Nacido en el seno de una nación de héroes, su padre se había hecho famoso por sus heroicidades, y por lo tanto, quien llevara su sangre tenía que dar claras muestras de que esa sangre seguía conservando toda su fuerza.
Llegaron las sombras, cerró la noche, aullaron las hienas y una luna inmensa hizo su aparición en el horizonte.
La luna llena en el desierto nace de un rojo intenso y tan enorme que se diría que está a punto de abrasar la tierra como si en realidad se tratara de un nuevo sol que se ha aproximado en exceso.
Luego, a medida que se eleva disminuye de tamaño y cambia de color pasando en cuestión de minutos del amarillo al azul metálico y más tarde a un blanco luminoso.
A qué se debían dichos cambios de color y por qué extraña razón se empequeñecía cuando estaba en lo más alto para volver a crecer cuando se aproximaba de nuevo al horizonte era un misterio para el que los beduinos jamás habían tenido explicación.
—Sube mucho y se aleja… —aseguraban algunos—. Luego vuelve a descender y se aproxima.
—Es como un inmenso buche de cabra que allá arriba se deshincha porque no encuentra suficiente aire… —aventuraban otros—. Al descender vuelve a encontrarlo.
—Se trata simplemente de un fenómeno óptico —aseguraban los franceses—. Su tamaño y su distancia nunca varían; es el hecho de tener o no la referencia de la línea del horizonte lo que lleva a nuestra mente la falsa impresión de que aumenta o disminuye.
Fuera como fuera, allí estaba, trocando las tétricas tinieblas en hermosa claridad, obligando a las hojas de las palmeras a dar sombra una vez más, y permitiéndole incluso distinguir la dentada silueta de las montañas en las que los miembros de su corta familia debía haber encontrado ya refugio.
Allí, en aquel complejo laberinto de picachos y barrancas que tantas veces habían recorrido siguiendo el rastro de una cabra salvaje, su difunto hermano Ajamuk había descubierto, por pura casualidad, la diminuta entrada de una enorme gruta cuyo interior aparecía adornado con infinidad de delicadas pinturas de antílopes y gacelas, y que al parecer llevaban allí miles de años.
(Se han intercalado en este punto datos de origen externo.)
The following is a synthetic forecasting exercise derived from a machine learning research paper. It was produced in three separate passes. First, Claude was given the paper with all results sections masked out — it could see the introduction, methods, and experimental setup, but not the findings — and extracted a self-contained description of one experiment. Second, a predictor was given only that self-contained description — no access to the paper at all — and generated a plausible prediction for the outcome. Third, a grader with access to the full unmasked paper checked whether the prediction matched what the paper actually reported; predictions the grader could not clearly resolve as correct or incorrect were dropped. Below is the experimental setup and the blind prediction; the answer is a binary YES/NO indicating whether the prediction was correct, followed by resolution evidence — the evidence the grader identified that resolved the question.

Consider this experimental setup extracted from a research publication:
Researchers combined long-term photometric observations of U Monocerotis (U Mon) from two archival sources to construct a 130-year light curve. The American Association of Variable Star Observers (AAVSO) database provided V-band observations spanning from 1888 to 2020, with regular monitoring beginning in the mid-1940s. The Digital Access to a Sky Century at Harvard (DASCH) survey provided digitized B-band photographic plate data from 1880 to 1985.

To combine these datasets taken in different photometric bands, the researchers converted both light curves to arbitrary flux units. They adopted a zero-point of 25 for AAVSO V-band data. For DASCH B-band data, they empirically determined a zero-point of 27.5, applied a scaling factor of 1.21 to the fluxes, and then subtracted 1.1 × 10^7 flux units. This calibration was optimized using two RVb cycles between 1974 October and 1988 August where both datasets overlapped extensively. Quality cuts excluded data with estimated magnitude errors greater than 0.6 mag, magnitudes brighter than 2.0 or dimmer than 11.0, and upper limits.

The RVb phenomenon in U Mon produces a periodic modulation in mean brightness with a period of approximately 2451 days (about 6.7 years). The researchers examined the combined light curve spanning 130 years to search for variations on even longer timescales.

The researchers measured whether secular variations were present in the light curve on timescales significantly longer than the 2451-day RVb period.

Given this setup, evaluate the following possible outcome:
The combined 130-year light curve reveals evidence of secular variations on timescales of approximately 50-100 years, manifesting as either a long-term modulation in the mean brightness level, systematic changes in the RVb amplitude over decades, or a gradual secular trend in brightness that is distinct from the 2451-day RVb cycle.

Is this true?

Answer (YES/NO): YES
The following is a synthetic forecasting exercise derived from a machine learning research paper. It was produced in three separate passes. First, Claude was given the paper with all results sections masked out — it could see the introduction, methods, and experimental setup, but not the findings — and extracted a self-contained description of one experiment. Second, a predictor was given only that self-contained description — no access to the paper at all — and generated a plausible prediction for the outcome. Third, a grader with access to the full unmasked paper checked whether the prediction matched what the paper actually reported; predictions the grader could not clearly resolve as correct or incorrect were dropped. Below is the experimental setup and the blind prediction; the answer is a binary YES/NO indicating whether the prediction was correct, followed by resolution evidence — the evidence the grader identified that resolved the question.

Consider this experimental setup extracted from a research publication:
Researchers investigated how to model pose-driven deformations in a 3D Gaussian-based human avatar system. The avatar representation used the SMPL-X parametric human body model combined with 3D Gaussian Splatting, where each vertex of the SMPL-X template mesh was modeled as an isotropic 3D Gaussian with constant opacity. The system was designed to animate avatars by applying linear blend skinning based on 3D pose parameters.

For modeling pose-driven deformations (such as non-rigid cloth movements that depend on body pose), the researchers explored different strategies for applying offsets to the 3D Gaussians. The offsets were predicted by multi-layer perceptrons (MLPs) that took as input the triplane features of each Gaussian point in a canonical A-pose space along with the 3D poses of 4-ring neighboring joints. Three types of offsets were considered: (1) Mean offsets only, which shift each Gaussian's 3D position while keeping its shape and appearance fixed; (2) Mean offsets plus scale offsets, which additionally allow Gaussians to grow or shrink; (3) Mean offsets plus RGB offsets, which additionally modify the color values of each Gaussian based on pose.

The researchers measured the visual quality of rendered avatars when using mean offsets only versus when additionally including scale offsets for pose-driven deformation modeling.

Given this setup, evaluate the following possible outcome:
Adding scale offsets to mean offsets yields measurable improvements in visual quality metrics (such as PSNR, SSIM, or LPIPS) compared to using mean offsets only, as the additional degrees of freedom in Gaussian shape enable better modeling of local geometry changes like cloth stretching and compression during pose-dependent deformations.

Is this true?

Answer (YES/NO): NO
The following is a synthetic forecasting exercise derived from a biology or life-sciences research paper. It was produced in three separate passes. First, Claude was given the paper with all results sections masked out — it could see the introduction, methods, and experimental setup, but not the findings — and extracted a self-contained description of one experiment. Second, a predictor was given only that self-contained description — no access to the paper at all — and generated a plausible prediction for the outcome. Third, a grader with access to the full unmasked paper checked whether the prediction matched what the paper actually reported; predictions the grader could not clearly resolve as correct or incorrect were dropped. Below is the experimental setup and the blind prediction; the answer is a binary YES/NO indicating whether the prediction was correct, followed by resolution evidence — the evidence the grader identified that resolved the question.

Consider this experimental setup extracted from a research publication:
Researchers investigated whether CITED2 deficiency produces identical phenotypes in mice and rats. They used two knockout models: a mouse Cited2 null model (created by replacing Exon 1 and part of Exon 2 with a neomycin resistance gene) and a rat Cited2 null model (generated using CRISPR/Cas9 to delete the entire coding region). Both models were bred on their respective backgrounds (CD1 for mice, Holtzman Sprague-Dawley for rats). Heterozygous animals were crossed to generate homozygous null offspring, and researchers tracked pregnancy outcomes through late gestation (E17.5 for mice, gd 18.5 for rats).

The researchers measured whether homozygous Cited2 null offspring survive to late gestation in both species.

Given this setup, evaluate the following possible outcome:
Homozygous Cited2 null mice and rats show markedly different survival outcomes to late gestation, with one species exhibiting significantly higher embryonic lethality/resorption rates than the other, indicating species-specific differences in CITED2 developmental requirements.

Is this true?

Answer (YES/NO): YES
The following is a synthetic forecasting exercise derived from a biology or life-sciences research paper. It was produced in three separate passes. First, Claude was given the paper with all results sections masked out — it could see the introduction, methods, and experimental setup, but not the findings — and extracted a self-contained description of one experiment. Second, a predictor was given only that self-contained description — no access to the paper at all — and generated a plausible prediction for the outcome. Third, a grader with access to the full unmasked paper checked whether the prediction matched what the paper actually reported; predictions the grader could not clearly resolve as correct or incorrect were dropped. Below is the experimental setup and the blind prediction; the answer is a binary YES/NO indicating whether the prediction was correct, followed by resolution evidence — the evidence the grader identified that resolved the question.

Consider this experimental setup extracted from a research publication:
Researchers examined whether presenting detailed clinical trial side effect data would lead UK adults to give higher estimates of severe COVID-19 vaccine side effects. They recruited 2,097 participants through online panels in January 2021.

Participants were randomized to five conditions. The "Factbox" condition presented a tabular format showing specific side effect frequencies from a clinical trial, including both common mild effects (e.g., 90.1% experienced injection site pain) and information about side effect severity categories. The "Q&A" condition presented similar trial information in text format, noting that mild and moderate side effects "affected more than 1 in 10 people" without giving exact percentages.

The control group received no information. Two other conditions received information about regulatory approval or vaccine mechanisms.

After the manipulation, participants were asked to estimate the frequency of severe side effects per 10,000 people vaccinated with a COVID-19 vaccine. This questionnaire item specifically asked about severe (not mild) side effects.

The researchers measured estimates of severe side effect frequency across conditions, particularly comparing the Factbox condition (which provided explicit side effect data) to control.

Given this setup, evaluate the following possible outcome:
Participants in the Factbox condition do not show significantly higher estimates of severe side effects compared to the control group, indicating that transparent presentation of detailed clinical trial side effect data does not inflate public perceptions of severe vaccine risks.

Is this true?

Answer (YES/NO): YES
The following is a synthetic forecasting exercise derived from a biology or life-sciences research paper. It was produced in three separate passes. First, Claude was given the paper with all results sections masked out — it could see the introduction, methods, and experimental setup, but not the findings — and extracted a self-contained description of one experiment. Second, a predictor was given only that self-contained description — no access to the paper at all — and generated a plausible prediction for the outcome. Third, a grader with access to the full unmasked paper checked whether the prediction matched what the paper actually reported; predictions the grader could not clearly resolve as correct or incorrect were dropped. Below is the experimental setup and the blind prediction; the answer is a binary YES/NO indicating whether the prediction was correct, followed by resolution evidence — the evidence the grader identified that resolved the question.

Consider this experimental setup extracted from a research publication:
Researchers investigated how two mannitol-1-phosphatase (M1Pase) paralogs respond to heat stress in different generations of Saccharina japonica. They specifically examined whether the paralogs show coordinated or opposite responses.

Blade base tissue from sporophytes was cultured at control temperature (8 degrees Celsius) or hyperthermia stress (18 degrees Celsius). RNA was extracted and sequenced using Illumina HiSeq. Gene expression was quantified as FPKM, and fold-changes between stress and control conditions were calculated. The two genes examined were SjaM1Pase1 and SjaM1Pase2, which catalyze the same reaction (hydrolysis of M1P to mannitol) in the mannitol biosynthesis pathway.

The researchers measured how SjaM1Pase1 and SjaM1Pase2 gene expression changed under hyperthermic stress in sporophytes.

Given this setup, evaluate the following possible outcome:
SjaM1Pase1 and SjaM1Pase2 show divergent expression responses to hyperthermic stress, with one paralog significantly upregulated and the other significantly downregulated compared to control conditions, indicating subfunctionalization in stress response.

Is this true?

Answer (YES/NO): YES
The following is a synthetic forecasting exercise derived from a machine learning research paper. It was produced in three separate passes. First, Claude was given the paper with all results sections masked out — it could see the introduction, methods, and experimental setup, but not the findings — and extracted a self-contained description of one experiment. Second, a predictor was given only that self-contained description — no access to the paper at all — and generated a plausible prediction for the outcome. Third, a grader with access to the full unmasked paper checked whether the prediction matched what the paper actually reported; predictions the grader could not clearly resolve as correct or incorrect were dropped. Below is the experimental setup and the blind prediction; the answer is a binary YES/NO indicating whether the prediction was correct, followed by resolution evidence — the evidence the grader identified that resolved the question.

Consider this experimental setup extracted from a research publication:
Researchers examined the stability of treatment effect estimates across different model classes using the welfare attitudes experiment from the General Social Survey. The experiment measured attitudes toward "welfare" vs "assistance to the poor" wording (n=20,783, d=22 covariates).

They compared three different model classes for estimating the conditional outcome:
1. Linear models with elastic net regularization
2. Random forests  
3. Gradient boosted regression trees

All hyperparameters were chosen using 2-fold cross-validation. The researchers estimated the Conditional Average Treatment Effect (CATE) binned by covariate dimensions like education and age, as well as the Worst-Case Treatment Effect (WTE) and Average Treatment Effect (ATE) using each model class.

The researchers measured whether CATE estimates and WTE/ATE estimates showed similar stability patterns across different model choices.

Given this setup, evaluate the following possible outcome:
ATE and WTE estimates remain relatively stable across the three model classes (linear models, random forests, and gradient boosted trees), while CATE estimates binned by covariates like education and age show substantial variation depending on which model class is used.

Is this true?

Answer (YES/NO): YES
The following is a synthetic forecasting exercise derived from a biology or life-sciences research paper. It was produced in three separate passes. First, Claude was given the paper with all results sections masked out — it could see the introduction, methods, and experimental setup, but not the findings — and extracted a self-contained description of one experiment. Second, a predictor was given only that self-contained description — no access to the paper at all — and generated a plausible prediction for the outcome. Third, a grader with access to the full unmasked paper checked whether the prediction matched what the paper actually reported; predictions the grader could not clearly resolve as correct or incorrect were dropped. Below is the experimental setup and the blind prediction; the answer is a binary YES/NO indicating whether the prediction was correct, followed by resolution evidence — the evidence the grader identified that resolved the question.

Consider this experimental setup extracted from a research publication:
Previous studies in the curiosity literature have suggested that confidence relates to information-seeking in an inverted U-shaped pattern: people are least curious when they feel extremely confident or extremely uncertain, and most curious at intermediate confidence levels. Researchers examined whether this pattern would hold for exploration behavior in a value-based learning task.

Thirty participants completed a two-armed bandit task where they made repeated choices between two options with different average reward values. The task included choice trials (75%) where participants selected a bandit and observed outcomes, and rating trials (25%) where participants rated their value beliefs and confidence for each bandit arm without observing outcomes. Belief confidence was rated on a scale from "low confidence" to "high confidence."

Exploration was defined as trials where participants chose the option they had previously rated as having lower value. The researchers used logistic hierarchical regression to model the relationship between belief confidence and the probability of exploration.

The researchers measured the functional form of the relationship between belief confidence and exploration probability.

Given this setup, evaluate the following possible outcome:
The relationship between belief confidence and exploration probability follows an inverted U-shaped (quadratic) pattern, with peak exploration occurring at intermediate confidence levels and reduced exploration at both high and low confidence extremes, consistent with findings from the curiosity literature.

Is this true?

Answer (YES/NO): NO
Tan alta y espaciosa como la mayor de las mezquitas en que hubieran rezado nunca, oscura y fresca, debió servir de seguro refugio a una numerosa tribu en los lejanos tiempos en los que por aquellos parajes aún corría un caudaloso río que por alguna desconocida razón se cansó de lamer las faldas de las montañas.
Se fue el agua, murió la tierra, se alejó la caza, emigraron los hombres, y como recuerdo de los hermosos tiempos tan sólo permanecieron la cueva, las pinturas y algunos restos de huesos y cornamentas.
Disimulada tras dos rocas, ni aun los sofisticados instrumentos que tan capaces eran de inventar los europeos conseguirían localizar su entrada, y debido a ello Gacel Sayah alimentaba la remota esperanza de que tal vez tenía una oportunidad de vencer en la desequilibrada guerra que acababa de declarar a unos enemigos a los que reconocía infinitamente superiores.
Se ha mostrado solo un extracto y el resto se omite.